Count the lines in the material below that contain the word "Returning", with case counting, and give only the number.

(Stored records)
[Start]

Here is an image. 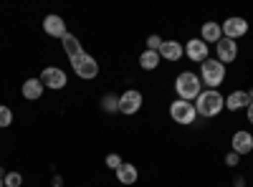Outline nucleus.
Returning <instances> with one entry per match:
<instances>
[{"label": "nucleus", "instance_id": "nucleus-3", "mask_svg": "<svg viewBox=\"0 0 253 187\" xmlns=\"http://www.w3.org/2000/svg\"><path fill=\"white\" fill-rule=\"evenodd\" d=\"M200 81H203V86L208 89H218L223 81H225V66L220 64L218 58H208L200 64Z\"/></svg>", "mask_w": 253, "mask_h": 187}, {"label": "nucleus", "instance_id": "nucleus-24", "mask_svg": "<svg viewBox=\"0 0 253 187\" xmlns=\"http://www.w3.org/2000/svg\"><path fill=\"white\" fill-rule=\"evenodd\" d=\"M162 43H165V40H162L157 33H155V36H147V51H157V53H160Z\"/></svg>", "mask_w": 253, "mask_h": 187}, {"label": "nucleus", "instance_id": "nucleus-28", "mask_svg": "<svg viewBox=\"0 0 253 187\" xmlns=\"http://www.w3.org/2000/svg\"><path fill=\"white\" fill-rule=\"evenodd\" d=\"M246 112H248V121L253 124V104H248V109H246Z\"/></svg>", "mask_w": 253, "mask_h": 187}, {"label": "nucleus", "instance_id": "nucleus-20", "mask_svg": "<svg viewBox=\"0 0 253 187\" xmlns=\"http://www.w3.org/2000/svg\"><path fill=\"white\" fill-rule=\"evenodd\" d=\"M101 109L107 112V114H117L119 112V96L117 94H107L101 99Z\"/></svg>", "mask_w": 253, "mask_h": 187}, {"label": "nucleus", "instance_id": "nucleus-23", "mask_svg": "<svg viewBox=\"0 0 253 187\" xmlns=\"http://www.w3.org/2000/svg\"><path fill=\"white\" fill-rule=\"evenodd\" d=\"M23 185V175L20 172H8L5 175V187H20Z\"/></svg>", "mask_w": 253, "mask_h": 187}, {"label": "nucleus", "instance_id": "nucleus-14", "mask_svg": "<svg viewBox=\"0 0 253 187\" xmlns=\"http://www.w3.org/2000/svg\"><path fill=\"white\" fill-rule=\"evenodd\" d=\"M43 84H41V78H26L23 81V89H20V94H23L26 101H38L41 96H43Z\"/></svg>", "mask_w": 253, "mask_h": 187}, {"label": "nucleus", "instance_id": "nucleus-19", "mask_svg": "<svg viewBox=\"0 0 253 187\" xmlns=\"http://www.w3.org/2000/svg\"><path fill=\"white\" fill-rule=\"evenodd\" d=\"M160 53L157 51H144L142 56H139V66L144 69V71H155L157 66H160Z\"/></svg>", "mask_w": 253, "mask_h": 187}, {"label": "nucleus", "instance_id": "nucleus-21", "mask_svg": "<svg viewBox=\"0 0 253 187\" xmlns=\"http://www.w3.org/2000/svg\"><path fill=\"white\" fill-rule=\"evenodd\" d=\"M13 124V109L5 107V104H0V129H5Z\"/></svg>", "mask_w": 253, "mask_h": 187}, {"label": "nucleus", "instance_id": "nucleus-18", "mask_svg": "<svg viewBox=\"0 0 253 187\" xmlns=\"http://www.w3.org/2000/svg\"><path fill=\"white\" fill-rule=\"evenodd\" d=\"M137 177H139V172H137V167L134 164H129V162H124L122 167L117 170V182H122V185H134L137 182Z\"/></svg>", "mask_w": 253, "mask_h": 187}, {"label": "nucleus", "instance_id": "nucleus-29", "mask_svg": "<svg viewBox=\"0 0 253 187\" xmlns=\"http://www.w3.org/2000/svg\"><path fill=\"white\" fill-rule=\"evenodd\" d=\"M248 101L253 104V89H248Z\"/></svg>", "mask_w": 253, "mask_h": 187}, {"label": "nucleus", "instance_id": "nucleus-26", "mask_svg": "<svg viewBox=\"0 0 253 187\" xmlns=\"http://www.w3.org/2000/svg\"><path fill=\"white\" fill-rule=\"evenodd\" d=\"M53 187H63V177H61V175L53 177Z\"/></svg>", "mask_w": 253, "mask_h": 187}, {"label": "nucleus", "instance_id": "nucleus-11", "mask_svg": "<svg viewBox=\"0 0 253 187\" xmlns=\"http://www.w3.org/2000/svg\"><path fill=\"white\" fill-rule=\"evenodd\" d=\"M43 31H46V36L58 38V40L69 33V31H66V20H63L61 15H56V13H51V15L43 18Z\"/></svg>", "mask_w": 253, "mask_h": 187}, {"label": "nucleus", "instance_id": "nucleus-6", "mask_svg": "<svg viewBox=\"0 0 253 187\" xmlns=\"http://www.w3.org/2000/svg\"><path fill=\"white\" fill-rule=\"evenodd\" d=\"M41 84H43L46 89H53V91H61V89H66V84H69V76H66V71L63 69H58V66H46L43 71H41Z\"/></svg>", "mask_w": 253, "mask_h": 187}, {"label": "nucleus", "instance_id": "nucleus-5", "mask_svg": "<svg viewBox=\"0 0 253 187\" xmlns=\"http://www.w3.org/2000/svg\"><path fill=\"white\" fill-rule=\"evenodd\" d=\"M71 69H74V74H76L79 78L91 81V78L99 76V61H96L94 56H89V53H81L79 58L71 61Z\"/></svg>", "mask_w": 253, "mask_h": 187}, {"label": "nucleus", "instance_id": "nucleus-17", "mask_svg": "<svg viewBox=\"0 0 253 187\" xmlns=\"http://www.w3.org/2000/svg\"><path fill=\"white\" fill-rule=\"evenodd\" d=\"M61 46H63V51H66V56L74 61V58H79L81 53H84V48H81V40L74 36V33H66L61 38Z\"/></svg>", "mask_w": 253, "mask_h": 187}, {"label": "nucleus", "instance_id": "nucleus-2", "mask_svg": "<svg viewBox=\"0 0 253 187\" xmlns=\"http://www.w3.org/2000/svg\"><path fill=\"white\" fill-rule=\"evenodd\" d=\"M175 91H177V99L182 101H195L203 94V81L193 71H182L175 81Z\"/></svg>", "mask_w": 253, "mask_h": 187}, {"label": "nucleus", "instance_id": "nucleus-8", "mask_svg": "<svg viewBox=\"0 0 253 187\" xmlns=\"http://www.w3.org/2000/svg\"><path fill=\"white\" fill-rule=\"evenodd\" d=\"M215 58L220 61L223 66L233 64V61L238 58V40H230V38L223 36L218 43H215Z\"/></svg>", "mask_w": 253, "mask_h": 187}, {"label": "nucleus", "instance_id": "nucleus-1", "mask_svg": "<svg viewBox=\"0 0 253 187\" xmlns=\"http://www.w3.org/2000/svg\"><path fill=\"white\" fill-rule=\"evenodd\" d=\"M193 104H195L198 116L213 119V116H218V114L225 109V96H223L218 89H203V94H200Z\"/></svg>", "mask_w": 253, "mask_h": 187}, {"label": "nucleus", "instance_id": "nucleus-4", "mask_svg": "<svg viewBox=\"0 0 253 187\" xmlns=\"http://www.w3.org/2000/svg\"><path fill=\"white\" fill-rule=\"evenodd\" d=\"M170 116L172 121L182 124V127H190L195 119H198V112H195V104L193 101H182V99H175L170 104Z\"/></svg>", "mask_w": 253, "mask_h": 187}, {"label": "nucleus", "instance_id": "nucleus-13", "mask_svg": "<svg viewBox=\"0 0 253 187\" xmlns=\"http://www.w3.org/2000/svg\"><path fill=\"white\" fill-rule=\"evenodd\" d=\"M185 56V46L180 40H165L162 48H160V58L162 61H180Z\"/></svg>", "mask_w": 253, "mask_h": 187}, {"label": "nucleus", "instance_id": "nucleus-16", "mask_svg": "<svg viewBox=\"0 0 253 187\" xmlns=\"http://www.w3.org/2000/svg\"><path fill=\"white\" fill-rule=\"evenodd\" d=\"M248 91H233V94H228V99H225V109L228 112H241V109H248Z\"/></svg>", "mask_w": 253, "mask_h": 187}, {"label": "nucleus", "instance_id": "nucleus-22", "mask_svg": "<svg viewBox=\"0 0 253 187\" xmlns=\"http://www.w3.org/2000/svg\"><path fill=\"white\" fill-rule=\"evenodd\" d=\"M104 164H107L109 170H114V172H117V170L122 167V164H124V159H122V157H119L117 152H112V154H107V159H104Z\"/></svg>", "mask_w": 253, "mask_h": 187}, {"label": "nucleus", "instance_id": "nucleus-9", "mask_svg": "<svg viewBox=\"0 0 253 187\" xmlns=\"http://www.w3.org/2000/svg\"><path fill=\"white\" fill-rule=\"evenodd\" d=\"M185 56L187 61H193V64H203V61L210 58V51H208V43L200 38H190L185 43Z\"/></svg>", "mask_w": 253, "mask_h": 187}, {"label": "nucleus", "instance_id": "nucleus-25", "mask_svg": "<svg viewBox=\"0 0 253 187\" xmlns=\"http://www.w3.org/2000/svg\"><path fill=\"white\" fill-rule=\"evenodd\" d=\"M238 159H241V157H238L236 152H228V154H225V164H228V167H236Z\"/></svg>", "mask_w": 253, "mask_h": 187}, {"label": "nucleus", "instance_id": "nucleus-15", "mask_svg": "<svg viewBox=\"0 0 253 187\" xmlns=\"http://www.w3.org/2000/svg\"><path fill=\"white\" fill-rule=\"evenodd\" d=\"M223 38V28L220 23H215V20H208V23H203L200 28V40H205V43H218V40Z\"/></svg>", "mask_w": 253, "mask_h": 187}, {"label": "nucleus", "instance_id": "nucleus-30", "mask_svg": "<svg viewBox=\"0 0 253 187\" xmlns=\"http://www.w3.org/2000/svg\"><path fill=\"white\" fill-rule=\"evenodd\" d=\"M0 187H5V180L3 177H0Z\"/></svg>", "mask_w": 253, "mask_h": 187}, {"label": "nucleus", "instance_id": "nucleus-12", "mask_svg": "<svg viewBox=\"0 0 253 187\" xmlns=\"http://www.w3.org/2000/svg\"><path fill=\"white\" fill-rule=\"evenodd\" d=\"M230 144H233V152H236L238 157L251 154V152H253V134H251V132H246V129H241V132H236V134H233Z\"/></svg>", "mask_w": 253, "mask_h": 187}, {"label": "nucleus", "instance_id": "nucleus-10", "mask_svg": "<svg viewBox=\"0 0 253 187\" xmlns=\"http://www.w3.org/2000/svg\"><path fill=\"white\" fill-rule=\"evenodd\" d=\"M220 28H223V36H225V38H230V40H238V38H243V36L248 33V20L236 15V18H228V20H223Z\"/></svg>", "mask_w": 253, "mask_h": 187}, {"label": "nucleus", "instance_id": "nucleus-7", "mask_svg": "<svg viewBox=\"0 0 253 187\" xmlns=\"http://www.w3.org/2000/svg\"><path fill=\"white\" fill-rule=\"evenodd\" d=\"M142 101H144V96H142L139 89H126L124 94H119V112L132 116L142 109Z\"/></svg>", "mask_w": 253, "mask_h": 187}, {"label": "nucleus", "instance_id": "nucleus-27", "mask_svg": "<svg viewBox=\"0 0 253 187\" xmlns=\"http://www.w3.org/2000/svg\"><path fill=\"white\" fill-rule=\"evenodd\" d=\"M233 187H246V180H243V177H236V180H233Z\"/></svg>", "mask_w": 253, "mask_h": 187}]
</instances>
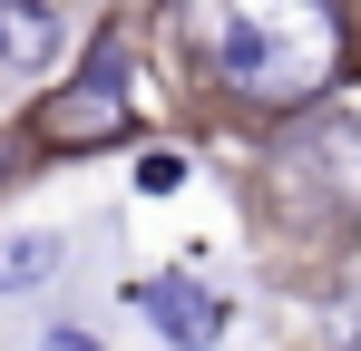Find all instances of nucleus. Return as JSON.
Returning a JSON list of instances; mask_svg holds the SVG:
<instances>
[{
  "mask_svg": "<svg viewBox=\"0 0 361 351\" xmlns=\"http://www.w3.org/2000/svg\"><path fill=\"white\" fill-rule=\"evenodd\" d=\"M185 176H195V166H185L176 147H157V156H137V195H176Z\"/></svg>",
  "mask_w": 361,
  "mask_h": 351,
  "instance_id": "nucleus-6",
  "label": "nucleus"
},
{
  "mask_svg": "<svg viewBox=\"0 0 361 351\" xmlns=\"http://www.w3.org/2000/svg\"><path fill=\"white\" fill-rule=\"evenodd\" d=\"M332 351H361V292L342 302V322H332Z\"/></svg>",
  "mask_w": 361,
  "mask_h": 351,
  "instance_id": "nucleus-8",
  "label": "nucleus"
},
{
  "mask_svg": "<svg viewBox=\"0 0 361 351\" xmlns=\"http://www.w3.org/2000/svg\"><path fill=\"white\" fill-rule=\"evenodd\" d=\"M39 351H108V342H98L88 322H49V332H39Z\"/></svg>",
  "mask_w": 361,
  "mask_h": 351,
  "instance_id": "nucleus-7",
  "label": "nucleus"
},
{
  "mask_svg": "<svg viewBox=\"0 0 361 351\" xmlns=\"http://www.w3.org/2000/svg\"><path fill=\"white\" fill-rule=\"evenodd\" d=\"M59 264H68L59 234H10V244H0V292H39V283H59Z\"/></svg>",
  "mask_w": 361,
  "mask_h": 351,
  "instance_id": "nucleus-5",
  "label": "nucleus"
},
{
  "mask_svg": "<svg viewBox=\"0 0 361 351\" xmlns=\"http://www.w3.org/2000/svg\"><path fill=\"white\" fill-rule=\"evenodd\" d=\"M118 137H137V49L118 30H98V49L78 58V78L39 108V147L88 156V147H118Z\"/></svg>",
  "mask_w": 361,
  "mask_h": 351,
  "instance_id": "nucleus-2",
  "label": "nucleus"
},
{
  "mask_svg": "<svg viewBox=\"0 0 361 351\" xmlns=\"http://www.w3.org/2000/svg\"><path fill=\"white\" fill-rule=\"evenodd\" d=\"M59 49H68V20L49 0H0V68H10V78L59 68Z\"/></svg>",
  "mask_w": 361,
  "mask_h": 351,
  "instance_id": "nucleus-4",
  "label": "nucleus"
},
{
  "mask_svg": "<svg viewBox=\"0 0 361 351\" xmlns=\"http://www.w3.org/2000/svg\"><path fill=\"white\" fill-rule=\"evenodd\" d=\"M127 302L157 322V342H166V351H215V342H225V322H235V302L205 283V273H185V264H176V273L127 283Z\"/></svg>",
  "mask_w": 361,
  "mask_h": 351,
  "instance_id": "nucleus-3",
  "label": "nucleus"
},
{
  "mask_svg": "<svg viewBox=\"0 0 361 351\" xmlns=\"http://www.w3.org/2000/svg\"><path fill=\"white\" fill-rule=\"evenodd\" d=\"M166 20L195 88L244 117H302L352 68L342 0H166Z\"/></svg>",
  "mask_w": 361,
  "mask_h": 351,
  "instance_id": "nucleus-1",
  "label": "nucleus"
}]
</instances>
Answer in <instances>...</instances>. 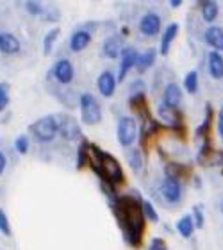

[End]

Problem solution: 2